Covers CQL based tools that are used for Migration, including CQLSH Copy, DSBulk, copying files, the ScyllaDB Spark Migrator, Lambda functions, and the SStableLoader.
Let’s talk about CQL based tools.
So the most simple migration tool you already have it
built in your
into your solution, either if it’s Cassandra or Scylla,
because it’s “cqlsh”,
and cqlsh has a special command “copy to and copy from”.
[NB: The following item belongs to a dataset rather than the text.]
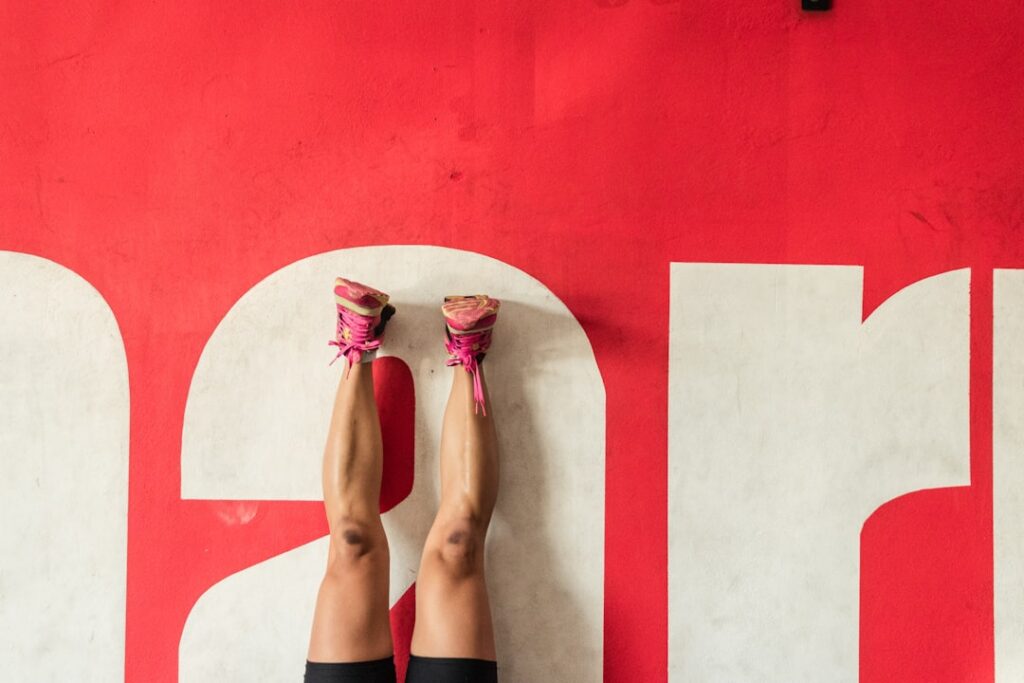 A woman demonstrating the Wall Press exercise showing proper form with hands shoulder-width apart on a wall and body in 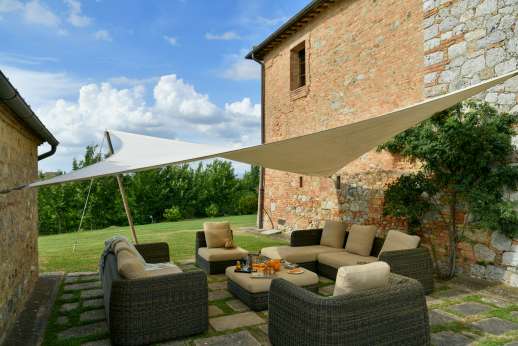 La Piana - Outdoor shaded seating area in between the Villa and pool house.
But, it doesn’t preserve timestamps.
So basically you can dump your database
and then load it, but you will not be able to just
persist timestamps and you will definitely,
if you start dual-writes,
you’ll definitely be a victim of the out of band
or you don’t have to,
but you have to be careful in your client,
basically not to overwrite existing data and implementing
such a thing basically will mean
implementing compare and set and you don’t want to go there.
So it would be very slow.
There is the DSBulk.
DSBulk is a tool coming from datastax and basically if
some people remember the old Bryan Hass, Cassandra
loader tool, so this is basically
a rewrite of that tool and it’s basically
a java version of the copy to/from, but it’s improved a lot
and it gives you an option to persist timestamps and TTLs
but I don’t think it works for the special types
or for the collections.
So also be careful, and also, it’s
not suited for all of the use cases, just for the small ones.
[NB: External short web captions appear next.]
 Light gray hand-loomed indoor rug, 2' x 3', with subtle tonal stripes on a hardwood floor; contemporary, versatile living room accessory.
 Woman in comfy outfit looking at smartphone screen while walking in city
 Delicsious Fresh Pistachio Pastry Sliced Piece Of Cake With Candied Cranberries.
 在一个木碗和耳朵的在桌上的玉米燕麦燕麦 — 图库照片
And as I said, stick around with some small data sizes
for this, because with bigger ones,
it might not be fast enough.
I tried to write down what I just said.
So from my previous slides
I tried to write down the pros and cons of these approaches.
Have a look at them.
Those dumps, actually,
or loading from a dump,
they can be useful if you’re basically
coming from different databases.
So I think some people ask
about MySQL and postgresql and all these databases,
so for this, guys,
if you don’t want to write your own data frame support
to the migrator in Spark it’s
usually easier if you write something like that
and you just load it from the CSV.
But as I said, be very, very careful with the
timestamps and its special data types,
so you might have problems with them.
Scylla Spark Migrator it’s actually,
this too is quite interesting, and the reason is that it
supports, it works on the CQL level where you have to connect
both source and target cluster to the same, or a route
between them, and it can also support resumes.
So basically if you run something,
run the migration, something happens
and you don’t have to start from scratch.
You can just basically start from some resume point,
but it is not easy, it’s harder to set up.
I put there
some links, you can look at them and you can look at the demo.
So there is a demo where you can see how hard it is
to set up a Spark cluster on your laptop.
And I think if you have a decent enough laptop
with 16 gigs of memory, then you should be
able to do this demo and play around.
What I’ve seen also is that people write Lambda functions
and that is certainly a very nice option.
And it basically works that if you, again, convert whatever
source database to the CQL query, and I see for example,
people doing like this or doing. Lambdas from the DynamoDB.
So they were migrating from DynamoDB
and they just basically started to replicate the same queries
from the Dynamo to the. Scylla with Lambda function.
And last one that I should mention,
but I don’t think that anyone should use it
because there are better methods, is the SSTable loader.
It basically converts the SSTable into CQL.
So if you if you remember my rule
about how many times you want to push the data up,
this is, I think, the worst
because it just takes the SSTable
and it converts them to query and yeah,
so it’s basically doubling the copying of the data
or the copying of the replica from the source.